◆ EXERCISE DETAILS ◆
Look through the records below and copy each line that includes the word "frame".

◆ DATA FOR THE TASK ◆
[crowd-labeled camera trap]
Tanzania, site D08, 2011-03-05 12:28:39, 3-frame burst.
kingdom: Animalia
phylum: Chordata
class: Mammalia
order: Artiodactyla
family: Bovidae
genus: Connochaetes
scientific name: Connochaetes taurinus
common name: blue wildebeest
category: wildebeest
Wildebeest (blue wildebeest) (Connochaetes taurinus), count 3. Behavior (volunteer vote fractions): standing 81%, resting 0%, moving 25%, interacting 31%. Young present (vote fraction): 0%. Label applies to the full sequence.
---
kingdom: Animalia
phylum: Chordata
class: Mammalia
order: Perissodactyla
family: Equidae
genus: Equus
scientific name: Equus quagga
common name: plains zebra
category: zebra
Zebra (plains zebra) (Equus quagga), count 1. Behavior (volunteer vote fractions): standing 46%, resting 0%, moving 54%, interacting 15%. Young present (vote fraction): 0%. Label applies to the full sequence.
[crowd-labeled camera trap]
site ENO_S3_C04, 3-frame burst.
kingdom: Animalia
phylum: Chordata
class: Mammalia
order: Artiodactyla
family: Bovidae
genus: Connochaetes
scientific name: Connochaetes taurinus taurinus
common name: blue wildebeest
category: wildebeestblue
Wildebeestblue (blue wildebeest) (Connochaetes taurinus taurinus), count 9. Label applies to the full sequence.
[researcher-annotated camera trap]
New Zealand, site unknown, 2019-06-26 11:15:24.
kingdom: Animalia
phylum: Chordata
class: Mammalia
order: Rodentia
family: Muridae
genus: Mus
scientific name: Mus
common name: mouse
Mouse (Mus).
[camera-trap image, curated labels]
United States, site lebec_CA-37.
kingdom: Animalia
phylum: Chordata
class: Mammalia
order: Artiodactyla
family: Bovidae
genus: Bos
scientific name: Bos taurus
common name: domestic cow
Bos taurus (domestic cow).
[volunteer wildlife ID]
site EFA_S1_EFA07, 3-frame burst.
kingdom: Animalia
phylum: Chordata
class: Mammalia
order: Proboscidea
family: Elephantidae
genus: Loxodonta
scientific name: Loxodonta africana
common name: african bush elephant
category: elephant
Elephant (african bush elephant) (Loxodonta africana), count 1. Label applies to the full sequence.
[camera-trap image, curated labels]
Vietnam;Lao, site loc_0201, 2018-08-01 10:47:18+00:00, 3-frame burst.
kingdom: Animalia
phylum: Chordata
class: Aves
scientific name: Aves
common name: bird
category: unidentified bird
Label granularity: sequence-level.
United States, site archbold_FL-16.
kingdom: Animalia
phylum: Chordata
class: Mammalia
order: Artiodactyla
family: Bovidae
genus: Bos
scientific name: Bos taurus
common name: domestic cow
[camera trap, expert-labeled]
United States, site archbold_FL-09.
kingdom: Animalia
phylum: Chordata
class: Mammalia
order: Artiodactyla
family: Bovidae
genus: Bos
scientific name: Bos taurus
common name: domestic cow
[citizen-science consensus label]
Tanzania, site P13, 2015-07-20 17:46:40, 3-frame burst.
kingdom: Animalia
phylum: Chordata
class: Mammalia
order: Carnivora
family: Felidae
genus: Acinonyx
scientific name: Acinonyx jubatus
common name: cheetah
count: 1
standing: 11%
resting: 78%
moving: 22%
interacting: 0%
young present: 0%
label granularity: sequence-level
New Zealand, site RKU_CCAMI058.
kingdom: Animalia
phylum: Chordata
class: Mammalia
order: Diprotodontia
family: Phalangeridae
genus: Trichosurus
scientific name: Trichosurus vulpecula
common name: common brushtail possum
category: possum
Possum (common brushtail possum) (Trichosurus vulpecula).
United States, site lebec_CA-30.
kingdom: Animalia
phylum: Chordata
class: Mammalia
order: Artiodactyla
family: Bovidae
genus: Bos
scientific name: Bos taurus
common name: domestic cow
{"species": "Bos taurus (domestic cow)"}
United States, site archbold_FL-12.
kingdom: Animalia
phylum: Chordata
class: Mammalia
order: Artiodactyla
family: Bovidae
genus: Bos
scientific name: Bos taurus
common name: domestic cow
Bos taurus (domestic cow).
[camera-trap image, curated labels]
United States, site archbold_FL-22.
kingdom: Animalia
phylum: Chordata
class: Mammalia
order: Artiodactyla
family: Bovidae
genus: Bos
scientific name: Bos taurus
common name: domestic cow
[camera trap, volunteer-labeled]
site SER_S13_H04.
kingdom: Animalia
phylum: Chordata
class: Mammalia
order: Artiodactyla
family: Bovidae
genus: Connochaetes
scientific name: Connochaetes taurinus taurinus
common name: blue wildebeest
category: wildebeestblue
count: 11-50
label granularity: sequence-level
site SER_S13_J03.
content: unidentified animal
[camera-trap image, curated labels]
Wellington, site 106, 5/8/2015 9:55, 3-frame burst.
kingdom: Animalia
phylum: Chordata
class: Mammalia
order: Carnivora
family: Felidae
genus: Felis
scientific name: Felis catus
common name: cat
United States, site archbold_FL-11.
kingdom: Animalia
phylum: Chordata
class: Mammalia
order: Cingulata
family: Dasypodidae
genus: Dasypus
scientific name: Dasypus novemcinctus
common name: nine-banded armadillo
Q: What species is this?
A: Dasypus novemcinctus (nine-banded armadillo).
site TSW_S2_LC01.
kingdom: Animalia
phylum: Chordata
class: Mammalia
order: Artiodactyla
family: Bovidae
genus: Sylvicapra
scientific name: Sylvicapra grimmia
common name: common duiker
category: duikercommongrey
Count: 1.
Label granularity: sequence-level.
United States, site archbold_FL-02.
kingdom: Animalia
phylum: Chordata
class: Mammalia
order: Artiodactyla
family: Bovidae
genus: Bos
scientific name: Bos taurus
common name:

◆ RESULT ◆
Tanzania, site D08, 2011-03-05 12:28:39, 3-frame burst.
site ENO_S3_C04, 3-frame burst.
site EFA_S1_EFA07, 3-frame burst.
Vietnam;Lao, site loc_0201, 2018-08-01 10:47:18+00:00, 3-frame burst.
Tanzania, site P13, 2015-07-20 17:46:40, 3-frame burst.
Wellington, site 106, 5/8/2015 9:55, 3-frame burst.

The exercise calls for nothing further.